In [1]:
import torch
import torch.nn as nn
import torch.nn.functional as F
import math
import random

In [2]:
text = """
hello world
this is a tiny character-level language model
hello there
""".lower()

In [3]:
chars = sorted(list(set(text)))
vocab_size = len(chars)

# Mapping char -> int
stoi = {ch:i for i,ch in enumerate(chars)}
itos = {i:ch for ch,i in stoi.items()}

def encode(s):
    return [stoi[c] for c in s]

def decode(ids):
    return ''.join([itos[i] for i in ids])


In [4]:
print(chars)
print(encode("hello"))
print(decode(encode("hello")))


['\n', ' ', '-', 'a', 'c', 'd', 'e', 'g', 'h', 'i', 'l', 'm', 'n', 'o', 'r', 's', 't', 'u', 'v', 'w', 'y']
[8, 6, 10, 10, 13]
hello


In [5]:
import torch

block_size = 16   # hur lång kontext modellen får se
data = torch.tensor(encode(text), dtype=torch.long)

def get_batch(batch_size=32):
    ix = torch.randint(len(data) - block_size - 1, (batch_size,))
    x = torch.stack([data[i:i+block_size] for i in ix])
    y = torch.stack([data[i+1:i+block_size+1] for i in ix])
    return x, y


In [8]:
import torch
import torch.nn as nn
import torch.nn.functional as F

class SelfAttention(nn.Module):
    def __init__(self, embed_dim):
        super().__init__()
        self.key = nn.Linear(embed_dim, embed_dim, bias=False)
        self.query = nn.Linear(embed_dim, embed_dim, bias=False)
        self.value = nn.Linear(embed_dim, embed_dim, bias=False)
        self.register_buffer("mask", torch.tril(torch.ones(block_size, block_size)))

    def forward(self, x):
        B, T, C = x.shape
        
        K = self.key(x)     # (B, T, C)
        Q = self.query(x)   # (B, T, C)
        V = self.value(x)   # (B, T, C)

        # Attention weights
        att = Q @ K.transpose(-2, -1) / (C**0.5)   # (B, T, T)
        att = att.masked_fill(self.mask[:T,:T] == 0, float('-inf'))
        att = F.softmax(att, dim=-1)

        out = att @ V  # (B, T, C)
        return out

class TinyTransformer(nn.Module):
    def __init__(self, vocab_size, embed_dim=64):
        super().__init__()
        self.embed = nn.Embedding(vocab_size, embed_dim)
        self.pos_embed = nn.Embedding(block_size, embed_dim)

        self.attn = SelfAttention(embed_dim)
        self.ln1 = nn.LayerNorm(embed_dim)
        
        self.ff = nn.Sequential(
            nn.Linear(embed_dim, embed_dim*4),
            nn.ReLU(),
            nn.Linear(embed_dim*4, embed_dim)
        )
        
        self.ln2 = nn.LayerNorm(embed_dim)
        self.head = nn.Linear(embed_dim, vocab_size)

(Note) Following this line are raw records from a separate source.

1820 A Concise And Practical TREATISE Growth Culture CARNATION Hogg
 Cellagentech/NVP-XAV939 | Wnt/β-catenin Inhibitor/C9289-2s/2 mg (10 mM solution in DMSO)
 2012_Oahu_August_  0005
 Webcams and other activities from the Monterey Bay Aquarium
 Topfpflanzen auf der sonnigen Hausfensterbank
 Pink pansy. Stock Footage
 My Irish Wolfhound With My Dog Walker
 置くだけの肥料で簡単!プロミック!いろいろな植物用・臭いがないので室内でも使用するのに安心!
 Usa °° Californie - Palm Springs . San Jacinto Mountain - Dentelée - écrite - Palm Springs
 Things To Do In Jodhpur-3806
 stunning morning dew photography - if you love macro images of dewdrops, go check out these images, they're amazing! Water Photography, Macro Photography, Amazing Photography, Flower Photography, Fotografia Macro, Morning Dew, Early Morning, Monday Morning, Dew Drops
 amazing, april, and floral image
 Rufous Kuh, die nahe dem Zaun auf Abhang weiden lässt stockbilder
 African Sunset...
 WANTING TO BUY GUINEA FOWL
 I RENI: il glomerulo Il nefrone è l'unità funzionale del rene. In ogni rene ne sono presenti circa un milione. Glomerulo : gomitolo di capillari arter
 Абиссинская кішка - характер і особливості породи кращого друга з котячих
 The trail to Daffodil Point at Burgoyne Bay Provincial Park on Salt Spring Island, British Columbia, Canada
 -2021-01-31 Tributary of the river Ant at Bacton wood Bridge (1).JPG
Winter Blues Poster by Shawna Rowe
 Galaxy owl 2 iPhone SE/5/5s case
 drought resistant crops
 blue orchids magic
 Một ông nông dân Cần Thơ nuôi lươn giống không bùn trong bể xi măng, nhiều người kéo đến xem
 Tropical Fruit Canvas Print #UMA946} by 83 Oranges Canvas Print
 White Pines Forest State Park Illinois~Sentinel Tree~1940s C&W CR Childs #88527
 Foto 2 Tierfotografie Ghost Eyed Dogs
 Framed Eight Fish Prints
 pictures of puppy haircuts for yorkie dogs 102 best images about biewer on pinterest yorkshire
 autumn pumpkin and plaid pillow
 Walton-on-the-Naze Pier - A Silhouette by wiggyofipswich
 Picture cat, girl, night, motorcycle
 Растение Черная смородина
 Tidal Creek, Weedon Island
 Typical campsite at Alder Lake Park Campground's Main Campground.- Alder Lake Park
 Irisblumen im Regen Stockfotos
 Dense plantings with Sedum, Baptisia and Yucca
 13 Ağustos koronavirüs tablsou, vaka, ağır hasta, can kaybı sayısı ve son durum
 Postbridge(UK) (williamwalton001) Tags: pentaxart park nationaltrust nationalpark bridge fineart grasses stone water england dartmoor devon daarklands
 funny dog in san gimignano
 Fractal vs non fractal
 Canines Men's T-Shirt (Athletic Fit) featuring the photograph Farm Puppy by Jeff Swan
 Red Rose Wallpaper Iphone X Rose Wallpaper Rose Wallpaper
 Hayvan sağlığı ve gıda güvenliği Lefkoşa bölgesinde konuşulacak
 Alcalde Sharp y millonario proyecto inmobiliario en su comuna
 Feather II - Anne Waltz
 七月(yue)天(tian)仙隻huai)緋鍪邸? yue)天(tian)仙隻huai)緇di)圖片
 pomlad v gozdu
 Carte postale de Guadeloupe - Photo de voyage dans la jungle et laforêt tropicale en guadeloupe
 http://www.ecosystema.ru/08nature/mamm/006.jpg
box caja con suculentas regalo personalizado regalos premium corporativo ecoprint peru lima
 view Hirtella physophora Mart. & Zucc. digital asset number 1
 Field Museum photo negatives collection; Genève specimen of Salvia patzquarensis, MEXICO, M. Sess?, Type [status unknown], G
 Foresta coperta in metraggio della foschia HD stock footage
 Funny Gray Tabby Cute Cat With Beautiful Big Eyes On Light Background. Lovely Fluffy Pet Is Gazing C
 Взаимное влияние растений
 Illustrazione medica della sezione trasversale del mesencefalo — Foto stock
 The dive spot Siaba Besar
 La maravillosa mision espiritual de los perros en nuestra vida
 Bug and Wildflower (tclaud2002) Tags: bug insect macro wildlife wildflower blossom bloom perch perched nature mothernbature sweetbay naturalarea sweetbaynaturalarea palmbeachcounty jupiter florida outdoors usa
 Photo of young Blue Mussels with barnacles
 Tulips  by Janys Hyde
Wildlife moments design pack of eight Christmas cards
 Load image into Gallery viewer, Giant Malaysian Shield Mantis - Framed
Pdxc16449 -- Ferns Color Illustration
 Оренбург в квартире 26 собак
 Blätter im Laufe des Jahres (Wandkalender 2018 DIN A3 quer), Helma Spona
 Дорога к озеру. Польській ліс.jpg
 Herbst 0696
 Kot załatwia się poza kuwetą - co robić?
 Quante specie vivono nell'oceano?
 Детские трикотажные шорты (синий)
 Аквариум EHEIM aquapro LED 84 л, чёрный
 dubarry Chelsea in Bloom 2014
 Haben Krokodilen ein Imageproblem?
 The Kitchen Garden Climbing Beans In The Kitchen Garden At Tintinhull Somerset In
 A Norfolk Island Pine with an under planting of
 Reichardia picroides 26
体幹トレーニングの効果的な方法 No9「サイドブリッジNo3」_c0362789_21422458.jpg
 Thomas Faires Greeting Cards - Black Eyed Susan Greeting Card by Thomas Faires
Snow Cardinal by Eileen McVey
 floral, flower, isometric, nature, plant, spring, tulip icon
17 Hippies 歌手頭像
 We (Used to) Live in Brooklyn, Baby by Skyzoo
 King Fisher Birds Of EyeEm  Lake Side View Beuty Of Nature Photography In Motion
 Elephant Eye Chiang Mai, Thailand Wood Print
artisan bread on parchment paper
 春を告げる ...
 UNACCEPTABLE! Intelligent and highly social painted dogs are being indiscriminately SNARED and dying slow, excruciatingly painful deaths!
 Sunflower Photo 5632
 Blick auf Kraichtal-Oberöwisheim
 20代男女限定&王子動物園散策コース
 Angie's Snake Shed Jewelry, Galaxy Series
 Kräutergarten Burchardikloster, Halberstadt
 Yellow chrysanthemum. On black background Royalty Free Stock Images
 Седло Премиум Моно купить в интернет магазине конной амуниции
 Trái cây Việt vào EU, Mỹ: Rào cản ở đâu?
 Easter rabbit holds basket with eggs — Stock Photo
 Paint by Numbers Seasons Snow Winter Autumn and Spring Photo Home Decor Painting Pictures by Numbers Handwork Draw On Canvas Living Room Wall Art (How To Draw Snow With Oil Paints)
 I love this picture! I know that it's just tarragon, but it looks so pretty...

    def forward(self, idx, targets=None):
        B, T = idx.shape
        token_emb = self.embed(idx)
        pos_emb = self.pos_embed(torch.arange(T))
        x = token_emb + pos_emb

        # Block
        x = x + self.attn(self.ln1(x))
        x = x + self.ff(self.ln2(x))

        logits = self.head(x)

        if targets is None:
            return logits
        
        # compute cross entropy loss
        B, T, C = logits.shape
        logits = logits.view(B*T, C)
        targets = targets.view(B*T)
        loss = F.cross_entropy(logits, targets)

        return logits, loss

model = TinyTransformer(vocab_size)


In [9]:
optimizer = torch.optim.AdamW(model.parameters(), lr=1e-3)

for step in range(2000):
    xb, yb = get_batch()
    logits, loss = model(xb, yb)
    loss.backward()
    optimizer.step()
    optimizer.zero_grad()

    if step % 200 == 0:
        print(f"step {step}, loss {loss.item():.4f}")


step 0, loss 3.4652
step 200, loss 0.1098
step 400, loss 0.0961
step 600, loss 0.0933
step 800, loss 0.0541
step 1000, loss 0.0862
step 1200, loss 0.0692
step 1400, loss 0.0775
step 1600, loss 0.0987
step 1800, loss 0.0762


In [10]:
def generate(model, start_text="h", max_new_tokens=100):
    model.eval()
    idx = torch.tensor([encode(start_text)], dtype=torch.long)

    for _ in range(max_new_tokens):
        logits = model(idx[:, -block_size:])
        logits = logits[:, -1, :]
        probs = F.softmax(logits, dim=-1)
        next_id = torch.multinomial(probs, num_samples=1)
        idx = torch.cat([idx, next_id], dim=1)

    return decode(idx[0].tolist())

print(generate(model, "h"))


haracter-level language model
hello thereld
this is a tiny character-level language model
hello there


In [11]:
print(generate(model, "hell"))

hello world
this is a tiny character-level language model
hello therelis a tiny character-level language


In [12]:
print(generate(model, "this"))

this is a tiny character-level language model
hellllo theracter-level language model
hello therelelo tha